BEGIN EXERCISE INPUT

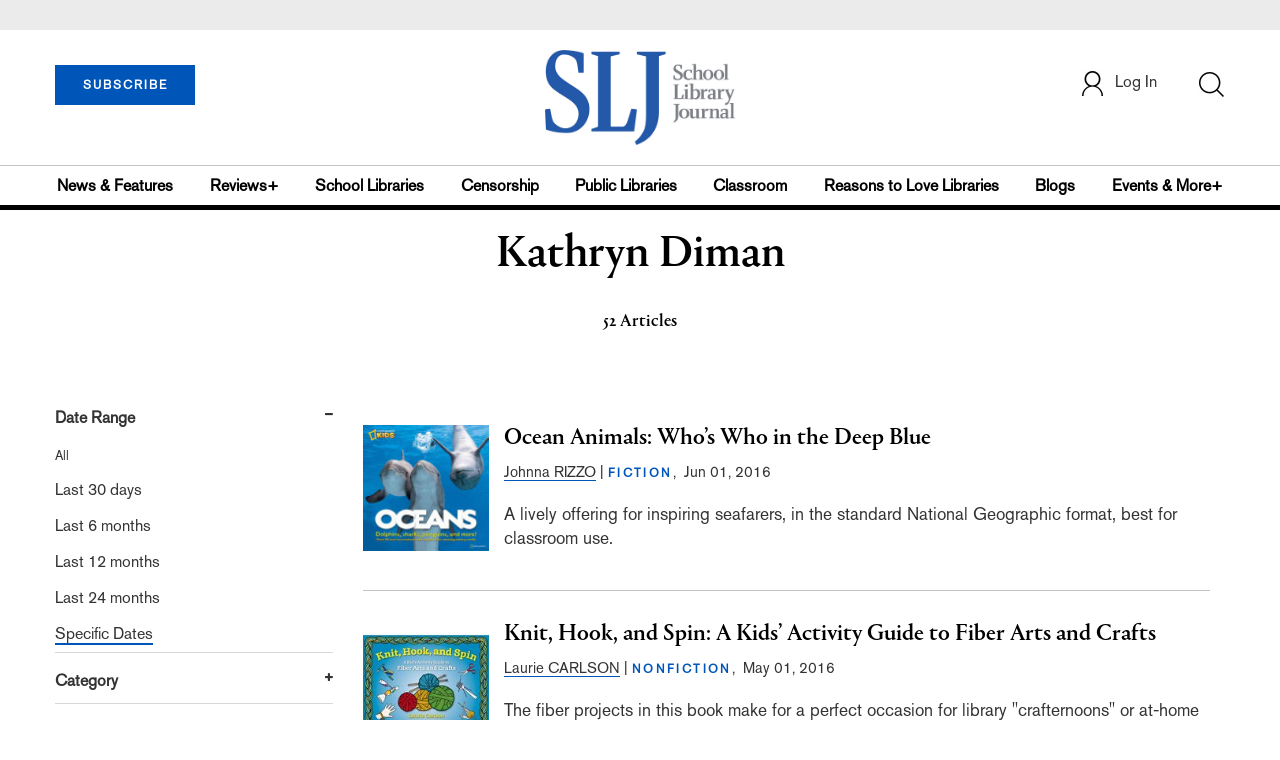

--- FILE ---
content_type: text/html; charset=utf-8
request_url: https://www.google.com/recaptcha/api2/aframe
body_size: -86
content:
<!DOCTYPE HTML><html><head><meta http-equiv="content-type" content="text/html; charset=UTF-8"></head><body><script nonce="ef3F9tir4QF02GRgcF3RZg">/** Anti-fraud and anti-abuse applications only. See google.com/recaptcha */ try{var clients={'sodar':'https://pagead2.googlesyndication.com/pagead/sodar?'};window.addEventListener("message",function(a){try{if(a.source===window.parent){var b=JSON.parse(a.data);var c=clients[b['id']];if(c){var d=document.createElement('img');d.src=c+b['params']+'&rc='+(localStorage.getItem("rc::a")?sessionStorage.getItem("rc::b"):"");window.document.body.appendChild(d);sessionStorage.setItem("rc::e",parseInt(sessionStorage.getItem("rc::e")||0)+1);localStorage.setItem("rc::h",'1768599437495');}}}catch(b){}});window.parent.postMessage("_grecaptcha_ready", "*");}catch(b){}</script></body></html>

END EXERCISE INPUT
BEGIN EXERCISE INPUT

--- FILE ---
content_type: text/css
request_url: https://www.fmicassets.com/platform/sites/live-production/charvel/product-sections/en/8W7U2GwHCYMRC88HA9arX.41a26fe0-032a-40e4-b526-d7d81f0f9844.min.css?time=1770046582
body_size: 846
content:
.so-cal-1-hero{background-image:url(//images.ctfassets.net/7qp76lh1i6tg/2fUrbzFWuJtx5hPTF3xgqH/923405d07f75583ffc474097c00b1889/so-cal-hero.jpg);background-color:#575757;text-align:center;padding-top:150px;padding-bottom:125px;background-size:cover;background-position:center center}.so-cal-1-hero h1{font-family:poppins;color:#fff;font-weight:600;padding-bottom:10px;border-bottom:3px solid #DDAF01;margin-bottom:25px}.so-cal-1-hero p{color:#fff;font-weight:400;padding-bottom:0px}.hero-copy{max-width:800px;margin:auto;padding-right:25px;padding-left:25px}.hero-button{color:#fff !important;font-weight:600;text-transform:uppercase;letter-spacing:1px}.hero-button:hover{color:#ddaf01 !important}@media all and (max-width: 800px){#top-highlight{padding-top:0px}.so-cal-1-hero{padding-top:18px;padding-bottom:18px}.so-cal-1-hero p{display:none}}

END EXERCISE INPUT

▸ AIM OF THE EXERCISE: In the entries above, find the line holding "content_type: text/html; charset=utf-8" and the line holding "Anti-fraud and anti-abuse"; print both of them and every line between, exactly, and nothing else.

▸ RESPONSE AREA:
content_type: text/html; charset=utf-8
request_url: https://www.google.com/recaptcha/api2/aframe
body_size: -86
content:
<!DOCTYPE HTML><html><head><meta http-equiv="content-type" content="text/html; charset=UTF-8"></head><body><script nonce="ef3F9tir4QF02GRgcF3RZg">/** Anti-fraud and anti-abuse applications only. See google.com/recaptcha */ try{var clients={'sodar':'https://pagead2.googlesyndication.com/pagead/sodar?'};window.addEventListener("message",function(a){try{if(a.source===window.parent){var b=JSON.parse(a.data);var c=clients[b['id']];if(c){var d=document.createElement('img');d.src=c+b['params']+'&rc='+(localStorage.getItem("rc::a")?sessionStorage.getItem("rc::b"):"");window.document.body.appendChild(d);sessionStorage.setItem("rc::e",parseInt(sessionStorage.getItem("rc::e")||0)+1);localStorage.setItem("rc::h",'1768599437495');}}}catch(b){}});window.parent.postMessage("_grecaptcha_ready", "*");}catch(b){}</script></body></html>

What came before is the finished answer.